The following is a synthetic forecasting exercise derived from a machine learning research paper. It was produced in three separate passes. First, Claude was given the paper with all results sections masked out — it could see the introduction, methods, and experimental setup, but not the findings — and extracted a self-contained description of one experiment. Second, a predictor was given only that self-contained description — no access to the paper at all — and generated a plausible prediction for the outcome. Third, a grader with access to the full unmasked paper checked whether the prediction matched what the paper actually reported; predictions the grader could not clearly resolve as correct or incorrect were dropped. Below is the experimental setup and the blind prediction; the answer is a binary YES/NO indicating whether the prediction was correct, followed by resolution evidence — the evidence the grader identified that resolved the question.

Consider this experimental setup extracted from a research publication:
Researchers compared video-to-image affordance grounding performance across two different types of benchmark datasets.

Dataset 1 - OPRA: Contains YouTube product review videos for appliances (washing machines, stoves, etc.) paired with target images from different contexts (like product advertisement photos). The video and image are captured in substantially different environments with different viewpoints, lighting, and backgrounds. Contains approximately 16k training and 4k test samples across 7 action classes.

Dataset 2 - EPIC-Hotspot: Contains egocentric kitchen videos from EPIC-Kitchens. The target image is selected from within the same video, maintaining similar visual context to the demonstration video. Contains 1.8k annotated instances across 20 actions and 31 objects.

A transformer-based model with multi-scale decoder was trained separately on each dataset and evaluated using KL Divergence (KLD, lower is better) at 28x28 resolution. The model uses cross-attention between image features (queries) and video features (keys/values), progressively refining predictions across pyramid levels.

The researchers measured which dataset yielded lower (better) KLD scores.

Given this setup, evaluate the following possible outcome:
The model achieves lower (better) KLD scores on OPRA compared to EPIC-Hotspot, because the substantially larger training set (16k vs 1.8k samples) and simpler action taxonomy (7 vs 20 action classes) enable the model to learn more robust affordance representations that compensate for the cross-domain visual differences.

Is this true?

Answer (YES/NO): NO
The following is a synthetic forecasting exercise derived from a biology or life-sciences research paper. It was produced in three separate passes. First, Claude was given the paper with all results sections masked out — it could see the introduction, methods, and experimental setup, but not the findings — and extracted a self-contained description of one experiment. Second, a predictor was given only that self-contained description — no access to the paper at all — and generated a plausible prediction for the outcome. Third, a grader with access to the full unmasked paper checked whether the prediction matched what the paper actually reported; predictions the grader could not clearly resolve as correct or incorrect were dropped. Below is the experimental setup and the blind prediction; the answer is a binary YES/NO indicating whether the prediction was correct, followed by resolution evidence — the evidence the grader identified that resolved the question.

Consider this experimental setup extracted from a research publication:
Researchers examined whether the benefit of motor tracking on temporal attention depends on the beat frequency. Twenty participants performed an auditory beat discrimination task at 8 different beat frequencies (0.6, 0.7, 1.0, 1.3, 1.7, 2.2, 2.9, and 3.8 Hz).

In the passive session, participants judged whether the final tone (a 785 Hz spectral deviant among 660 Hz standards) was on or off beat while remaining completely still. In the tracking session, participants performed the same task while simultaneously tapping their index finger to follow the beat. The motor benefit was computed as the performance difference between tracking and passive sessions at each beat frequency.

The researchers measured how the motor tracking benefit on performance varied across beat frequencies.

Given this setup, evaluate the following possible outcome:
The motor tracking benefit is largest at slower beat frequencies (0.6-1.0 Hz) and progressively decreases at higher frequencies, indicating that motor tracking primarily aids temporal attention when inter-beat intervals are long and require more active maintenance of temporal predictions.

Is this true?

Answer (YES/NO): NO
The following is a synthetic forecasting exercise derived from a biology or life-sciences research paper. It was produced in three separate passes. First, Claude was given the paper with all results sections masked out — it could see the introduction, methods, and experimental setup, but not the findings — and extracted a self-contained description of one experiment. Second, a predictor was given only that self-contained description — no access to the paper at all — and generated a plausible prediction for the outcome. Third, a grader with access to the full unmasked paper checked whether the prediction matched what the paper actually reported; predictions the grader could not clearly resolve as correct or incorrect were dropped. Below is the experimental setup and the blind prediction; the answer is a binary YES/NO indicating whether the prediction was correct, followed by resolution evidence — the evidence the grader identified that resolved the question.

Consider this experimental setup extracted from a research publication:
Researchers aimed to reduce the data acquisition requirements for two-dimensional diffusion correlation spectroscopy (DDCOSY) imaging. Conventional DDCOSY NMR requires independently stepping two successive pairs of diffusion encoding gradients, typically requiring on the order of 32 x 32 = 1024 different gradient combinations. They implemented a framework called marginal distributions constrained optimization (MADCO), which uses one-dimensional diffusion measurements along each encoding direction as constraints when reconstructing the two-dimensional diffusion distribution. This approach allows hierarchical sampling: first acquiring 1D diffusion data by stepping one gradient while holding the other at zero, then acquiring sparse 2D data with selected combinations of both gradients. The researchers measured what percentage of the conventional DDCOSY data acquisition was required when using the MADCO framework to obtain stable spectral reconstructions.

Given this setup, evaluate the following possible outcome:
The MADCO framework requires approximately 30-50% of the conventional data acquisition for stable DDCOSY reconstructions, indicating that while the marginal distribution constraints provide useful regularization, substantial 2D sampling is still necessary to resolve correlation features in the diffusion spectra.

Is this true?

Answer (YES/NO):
══════════
[TO DO]
Include the first line of the listing, the line with "Researchers compared video-to-image", and every line between them, each repeated exactly, and output only those.

[REPLY]
The following is a synthetic forecasting exercise derived from a machine learning research paper. It was produced in three separate passes. First, Claude was given the paper with all results sections masked out — it could see the introduction, methods, and experimental setup, but not the findings — and extracted a self-contained description of one experiment. Second, a predictor was given only that self-contained description — no access to the paper at all — and generated a plausible prediction for the outcome. Third, a grader with access to the full unmasked paper checked whether the prediction matched what the paper actually reported; predictions the grader could not clearly resolve as correct or incorrect were dropped. Below is the experimental setup and the blind prediction; the answer is a binary YES/NO indicating whether the prediction was correct, followed by resolution evidence — the evidence the grader identified that resolved the question.

Consider this experimental setup extracted from a research publication:
Researchers compared video-to-image affordance grounding performance across two different types of benchmark datasets.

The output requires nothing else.